Ciri-Ciri Teks Deskripsi
Agar tidak keliru dalam mengidentifikasi teks deskripsi, siswa perlu memahami ciri-ciri berikut:
- Menggambarkan objek secara detail dan spesifik
- Menggunakan banyak kata sifat
- Melibatkan pancaindra
- Bersifat subjektif sesuai sudut pandang penulis
- Fokus pada satu objek tertentu
Ciri-ciri ini sering dijadikan dasar pembuatan soal pilihan ganda maupun uraian.
Struktur Teks Deskripsi
Struktur teks deskripsi terdiri atas beberapa bagian utama:
Identifikasi
Bagian yang berisi pengenalan atau gambaran umum tentang objek yang akan dideskripsikan.
Deskripsi Bagian
Bagian yang menjelaskan ciri-ciri objek secara rinci, seperti bentuk, warna, ukuran, keadaan, dan sifat-sifatnya.
Penutup (Opsional)
Berisi kesan atau pandangan penulis terhadap objek yang dideskripsikan.

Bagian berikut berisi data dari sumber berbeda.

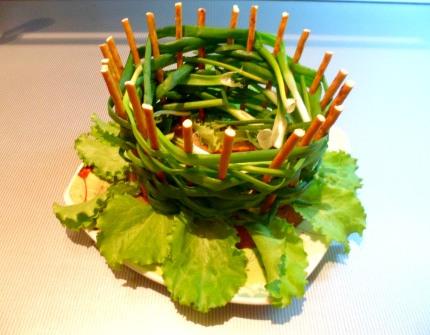 Оборачиваем салатом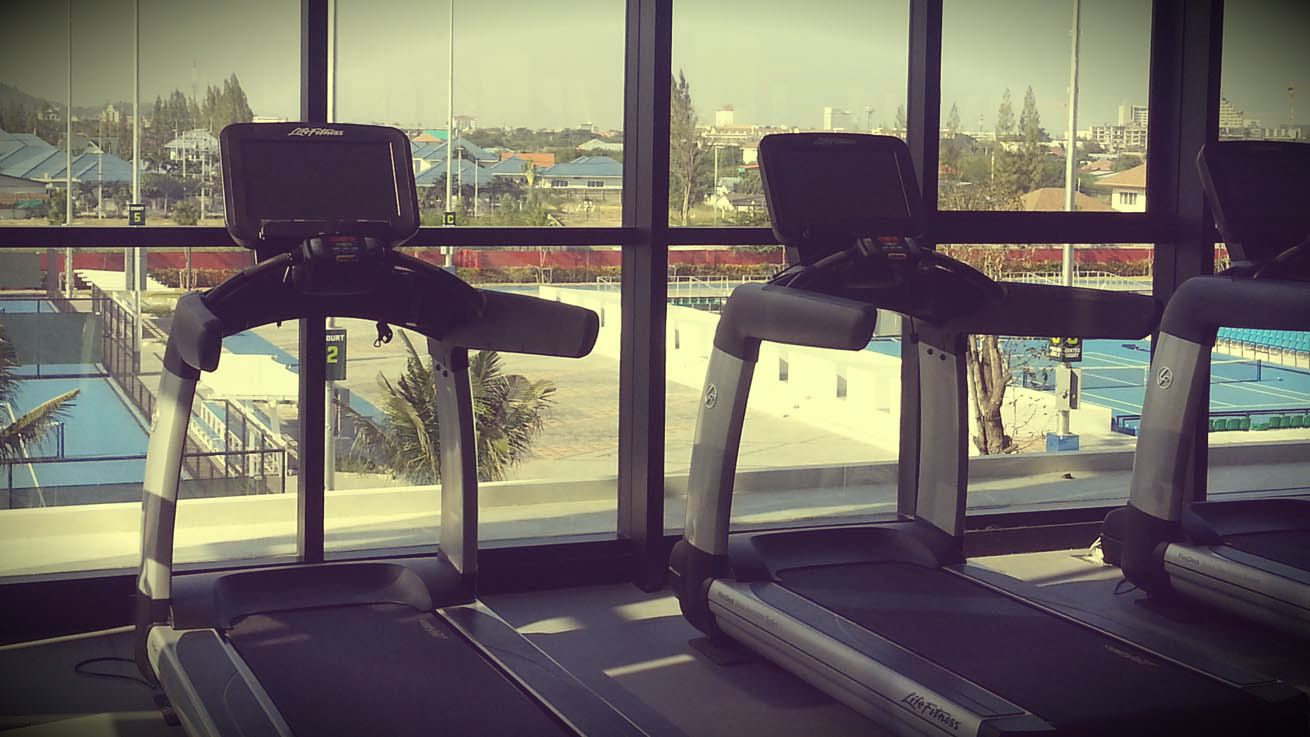 hua hin centennial sports center gym fitness running machines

Soal ujian sering meminta siswa mengidentifikasi bagian struktur ini secara langsung maupun melalui analisis teks.
Kaidah Kebahasaan Teks Deskripsi
Beberapa kaidah kebahasaan yang sering digunakan dalam teks deskripsi antara lain:
- Kata benda khusus
- Kata sifat
- Kata kerja pengindraan
- Kata depan
- Kalimat perincian
Pemahaman terhadap kaidah kebahasaan ini sangat membantu dalam menjawab soal analisis teks.
Bank Contoh Soal Mengidentifikasi Teks Deskripsi (Pilihan Ganda)
Soal 1
Perhatikan teks berikut!
Taman sekolah itu tampak hijau dan asri. Pepohonan rindang berjajar rapi, bunga berwarna-warni bermekaran, dan udara terasa sejuk setiap pagi.
Teks tersebut termasuk teks deskripsi karena …
A. Menceritakan pengalaman pribadi
B. Menggambarkan suatu objek secara rinci
C. Menjelaskan langkah-langkah kegiatan
D. Menyampaikan pendapat secara argumentatif
Jawaban: B
Pembahasan:
Teks tersebut menggambarkan taman sekolah secara detail dengan melibatkan pancaindra.
Soal 2
Ciri kebahasaan yang paling menonjol dalam teks tersebut adalah …
A. Kata kerja perintah
B. Kata sifat dan pengindraan
C. Kata hubung sebab-akibat
D. Kalimat tanya
Jawaban: B
Pembahasan:
Kata seperti “hijau”, “rindang”, dan “sejuk” merupakan kata sifat yang melibatkan pancaindra.
Bank Soal Mengidentifikasi Struktur Teks Deskripsi
Soal 3
Bagian teks deskripsi yang berisi gambaran umum tentang objek disebut …
A. Orientasi
B. Identifikasi
C. Deskripsi bagian
D. Penegasan ulang
Jawaban: B
Pembahasan:
Identifikasi berfungsi memperkenalkan objek yang akan dideskripsikan.
Soal 4
Paragraf yang menjelaskan ciri-ciri fisik objek secara rinci termasuk bagian …
A. Identifikasi
B. Penutup
C. Deskripsi bagian
D. Kesimpulan
Jawaban: C
Pembahasan:
Deskripsi bagian berisi uraian detail tentang objek.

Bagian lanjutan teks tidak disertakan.